A historical association in the Norman coastal town of Honfleur has set itself the task of recreating the vessel William the Conqueror crossed the Channel in for his invasion of England in 1066.
The build is part of a €20 million project merging historical study and tourism that they hope will attract 200,000 visitors in the pretty coastal resort.
Although no contemporary plans of the ship exist, experts believe they know exactly what the ship, called La Mora, looked like.
“The aim is to reconstruct as faithfully as possible this Viking-type warship, with its slender profile, which could sail up rivers and run aground on the shore. This 34m long oak ship will have to be able to carry 70 crew members, including 60 rowers. It will also have a square sail rig of 150 square metres,” naval architect Marc Ronet said.
“This is a technical challenge as complex as it is exciting. Our marine carpenters will have to relearn the techniques and work practices of the 11th century,” Olivier Pagezy, president of the La Mora association, added.
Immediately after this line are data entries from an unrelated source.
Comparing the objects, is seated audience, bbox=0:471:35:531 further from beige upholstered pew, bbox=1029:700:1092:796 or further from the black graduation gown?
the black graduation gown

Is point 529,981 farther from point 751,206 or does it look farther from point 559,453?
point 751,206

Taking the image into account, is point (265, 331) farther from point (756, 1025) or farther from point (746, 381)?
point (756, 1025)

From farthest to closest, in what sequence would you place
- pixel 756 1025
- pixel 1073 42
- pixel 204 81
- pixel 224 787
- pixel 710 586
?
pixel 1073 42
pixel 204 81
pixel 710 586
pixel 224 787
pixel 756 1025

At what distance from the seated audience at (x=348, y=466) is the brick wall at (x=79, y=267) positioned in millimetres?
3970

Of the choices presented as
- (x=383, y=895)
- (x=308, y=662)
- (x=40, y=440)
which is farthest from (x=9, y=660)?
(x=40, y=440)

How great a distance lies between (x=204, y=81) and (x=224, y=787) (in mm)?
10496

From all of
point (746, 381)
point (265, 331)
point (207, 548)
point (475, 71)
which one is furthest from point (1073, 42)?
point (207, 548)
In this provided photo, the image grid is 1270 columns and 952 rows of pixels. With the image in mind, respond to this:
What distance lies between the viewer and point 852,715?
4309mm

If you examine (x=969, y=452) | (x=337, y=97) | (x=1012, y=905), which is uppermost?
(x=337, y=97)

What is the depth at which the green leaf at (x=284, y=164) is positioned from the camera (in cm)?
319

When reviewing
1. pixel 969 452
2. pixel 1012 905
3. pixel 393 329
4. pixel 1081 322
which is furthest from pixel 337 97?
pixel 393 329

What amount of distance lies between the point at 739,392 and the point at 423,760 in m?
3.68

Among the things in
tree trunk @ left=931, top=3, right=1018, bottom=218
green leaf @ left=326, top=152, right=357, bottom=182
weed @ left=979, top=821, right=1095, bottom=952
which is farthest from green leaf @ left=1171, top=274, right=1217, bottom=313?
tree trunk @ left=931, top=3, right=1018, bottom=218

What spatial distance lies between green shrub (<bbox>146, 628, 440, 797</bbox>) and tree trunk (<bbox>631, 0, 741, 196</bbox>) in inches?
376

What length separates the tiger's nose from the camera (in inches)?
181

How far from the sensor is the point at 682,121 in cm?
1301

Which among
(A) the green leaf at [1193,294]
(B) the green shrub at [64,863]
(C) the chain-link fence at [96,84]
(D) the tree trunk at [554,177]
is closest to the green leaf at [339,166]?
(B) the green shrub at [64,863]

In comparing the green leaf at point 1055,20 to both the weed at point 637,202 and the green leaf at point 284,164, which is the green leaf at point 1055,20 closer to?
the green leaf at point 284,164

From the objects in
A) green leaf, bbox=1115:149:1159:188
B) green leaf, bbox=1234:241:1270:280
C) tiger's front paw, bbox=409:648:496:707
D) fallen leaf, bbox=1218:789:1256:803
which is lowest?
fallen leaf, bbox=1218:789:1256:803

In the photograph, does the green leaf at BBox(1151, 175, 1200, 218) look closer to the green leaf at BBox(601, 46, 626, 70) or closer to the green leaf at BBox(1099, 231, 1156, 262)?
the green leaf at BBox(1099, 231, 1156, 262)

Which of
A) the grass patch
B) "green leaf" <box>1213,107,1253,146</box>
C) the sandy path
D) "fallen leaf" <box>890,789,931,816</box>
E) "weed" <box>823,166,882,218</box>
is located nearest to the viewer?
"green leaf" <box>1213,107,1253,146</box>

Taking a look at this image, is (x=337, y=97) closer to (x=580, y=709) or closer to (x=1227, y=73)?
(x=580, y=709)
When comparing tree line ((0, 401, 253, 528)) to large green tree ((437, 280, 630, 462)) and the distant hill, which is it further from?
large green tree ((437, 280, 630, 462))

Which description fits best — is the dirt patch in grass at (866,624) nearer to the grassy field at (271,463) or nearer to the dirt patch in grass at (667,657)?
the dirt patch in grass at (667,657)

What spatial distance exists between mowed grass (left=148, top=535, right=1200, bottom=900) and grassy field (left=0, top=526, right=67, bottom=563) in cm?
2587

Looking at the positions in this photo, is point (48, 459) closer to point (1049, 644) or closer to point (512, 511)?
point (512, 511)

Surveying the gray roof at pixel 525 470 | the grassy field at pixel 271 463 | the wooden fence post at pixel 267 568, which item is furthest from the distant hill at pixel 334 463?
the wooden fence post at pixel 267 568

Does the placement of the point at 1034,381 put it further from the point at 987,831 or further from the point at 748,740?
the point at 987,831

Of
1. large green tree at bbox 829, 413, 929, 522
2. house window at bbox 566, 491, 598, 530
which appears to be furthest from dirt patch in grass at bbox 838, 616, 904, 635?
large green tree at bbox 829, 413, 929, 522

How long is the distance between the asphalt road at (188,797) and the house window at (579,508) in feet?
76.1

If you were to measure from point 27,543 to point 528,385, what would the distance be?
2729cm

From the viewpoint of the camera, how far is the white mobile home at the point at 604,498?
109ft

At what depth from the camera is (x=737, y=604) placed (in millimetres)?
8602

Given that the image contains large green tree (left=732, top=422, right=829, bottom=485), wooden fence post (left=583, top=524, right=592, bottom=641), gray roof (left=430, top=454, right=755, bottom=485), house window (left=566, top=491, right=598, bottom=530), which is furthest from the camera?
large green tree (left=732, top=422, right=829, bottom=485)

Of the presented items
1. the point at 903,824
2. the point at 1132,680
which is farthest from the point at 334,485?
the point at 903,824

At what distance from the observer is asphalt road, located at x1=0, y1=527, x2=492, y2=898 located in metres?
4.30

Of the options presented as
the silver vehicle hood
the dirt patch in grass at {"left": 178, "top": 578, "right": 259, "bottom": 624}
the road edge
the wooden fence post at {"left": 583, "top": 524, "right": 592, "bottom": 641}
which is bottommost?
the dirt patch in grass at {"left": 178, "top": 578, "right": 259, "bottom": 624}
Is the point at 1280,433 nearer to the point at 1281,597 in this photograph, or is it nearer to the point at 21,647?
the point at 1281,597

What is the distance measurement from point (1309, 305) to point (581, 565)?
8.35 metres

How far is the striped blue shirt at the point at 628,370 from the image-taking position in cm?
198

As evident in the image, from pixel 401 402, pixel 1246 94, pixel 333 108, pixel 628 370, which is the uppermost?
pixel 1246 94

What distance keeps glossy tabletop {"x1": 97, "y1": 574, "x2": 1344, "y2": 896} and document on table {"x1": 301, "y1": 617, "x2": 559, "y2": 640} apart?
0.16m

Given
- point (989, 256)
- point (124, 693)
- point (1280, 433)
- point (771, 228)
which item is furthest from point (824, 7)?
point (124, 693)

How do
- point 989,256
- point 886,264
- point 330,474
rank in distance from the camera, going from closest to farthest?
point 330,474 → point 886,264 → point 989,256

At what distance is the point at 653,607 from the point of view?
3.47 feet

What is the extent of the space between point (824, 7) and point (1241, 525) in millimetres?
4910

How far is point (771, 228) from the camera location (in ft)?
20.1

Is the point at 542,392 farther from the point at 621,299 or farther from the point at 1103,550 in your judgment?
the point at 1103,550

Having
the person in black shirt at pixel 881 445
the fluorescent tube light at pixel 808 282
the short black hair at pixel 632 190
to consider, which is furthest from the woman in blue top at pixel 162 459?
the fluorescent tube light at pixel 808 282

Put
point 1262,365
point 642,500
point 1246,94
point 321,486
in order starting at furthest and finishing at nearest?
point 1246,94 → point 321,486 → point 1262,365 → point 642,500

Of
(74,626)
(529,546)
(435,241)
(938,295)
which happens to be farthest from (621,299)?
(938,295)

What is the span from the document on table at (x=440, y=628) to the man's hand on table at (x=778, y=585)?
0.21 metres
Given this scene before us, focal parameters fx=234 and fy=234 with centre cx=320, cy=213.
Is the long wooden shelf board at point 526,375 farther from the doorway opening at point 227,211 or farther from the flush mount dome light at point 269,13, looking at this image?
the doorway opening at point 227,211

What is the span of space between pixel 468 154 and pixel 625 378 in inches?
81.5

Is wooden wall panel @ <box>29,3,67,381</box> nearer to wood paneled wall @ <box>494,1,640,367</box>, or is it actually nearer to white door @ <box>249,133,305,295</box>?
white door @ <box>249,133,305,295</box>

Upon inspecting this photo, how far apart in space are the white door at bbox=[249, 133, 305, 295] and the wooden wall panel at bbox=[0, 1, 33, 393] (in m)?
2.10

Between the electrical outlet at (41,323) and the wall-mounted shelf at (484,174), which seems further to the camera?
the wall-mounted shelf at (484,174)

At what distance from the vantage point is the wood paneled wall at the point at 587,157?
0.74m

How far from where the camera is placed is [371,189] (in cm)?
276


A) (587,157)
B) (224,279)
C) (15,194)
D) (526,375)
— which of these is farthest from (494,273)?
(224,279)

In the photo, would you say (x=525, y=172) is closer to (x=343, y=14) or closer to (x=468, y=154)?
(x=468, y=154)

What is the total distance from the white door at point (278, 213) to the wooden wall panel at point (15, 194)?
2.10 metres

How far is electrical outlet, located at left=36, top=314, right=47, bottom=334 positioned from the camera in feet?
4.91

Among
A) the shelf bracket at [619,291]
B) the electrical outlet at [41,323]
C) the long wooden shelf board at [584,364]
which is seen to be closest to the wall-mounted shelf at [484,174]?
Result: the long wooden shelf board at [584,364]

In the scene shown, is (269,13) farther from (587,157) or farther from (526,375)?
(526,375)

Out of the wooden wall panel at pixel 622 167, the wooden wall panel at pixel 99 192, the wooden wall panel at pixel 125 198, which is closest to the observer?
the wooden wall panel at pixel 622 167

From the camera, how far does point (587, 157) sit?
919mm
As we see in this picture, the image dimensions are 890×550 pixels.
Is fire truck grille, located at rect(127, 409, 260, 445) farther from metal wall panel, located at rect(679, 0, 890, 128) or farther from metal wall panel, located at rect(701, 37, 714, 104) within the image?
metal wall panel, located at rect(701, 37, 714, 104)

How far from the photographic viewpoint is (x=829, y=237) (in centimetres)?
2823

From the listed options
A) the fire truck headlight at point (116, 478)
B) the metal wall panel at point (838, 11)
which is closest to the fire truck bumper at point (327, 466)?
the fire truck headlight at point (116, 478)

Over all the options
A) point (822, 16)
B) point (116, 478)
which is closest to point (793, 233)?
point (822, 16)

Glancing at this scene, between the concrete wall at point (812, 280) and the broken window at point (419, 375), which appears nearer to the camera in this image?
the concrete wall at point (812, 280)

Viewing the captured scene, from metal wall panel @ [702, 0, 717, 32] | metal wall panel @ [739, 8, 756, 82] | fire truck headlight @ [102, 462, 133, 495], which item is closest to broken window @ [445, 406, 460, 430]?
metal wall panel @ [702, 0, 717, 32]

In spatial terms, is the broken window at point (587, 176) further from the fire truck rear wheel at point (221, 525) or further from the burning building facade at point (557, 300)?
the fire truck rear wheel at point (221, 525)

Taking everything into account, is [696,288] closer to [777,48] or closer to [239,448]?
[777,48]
“And once the project is completed, the Mora, which should be ready to sail by 2027, will have to find new ways of working. We will have to find technical solutions very quickly to meet current safety regulations.”
Pagezy is no stranger to naval challenges, having previously coordinated work on the Hermione, the replica of La Fayette’s ship.
As with the Hermione, at Rochefort in the Charente-Maritime, the intention is to make the construction work part of a living history exhibit – organisers expect 200,000 people a year will visit the project. A huge disused industrial site near the quays of Honfleur should be cleared by the end of the year to house the project.
The reconstruction of La Mora will be accompanied by an ambitious exhibition of the maritime history of Normandy.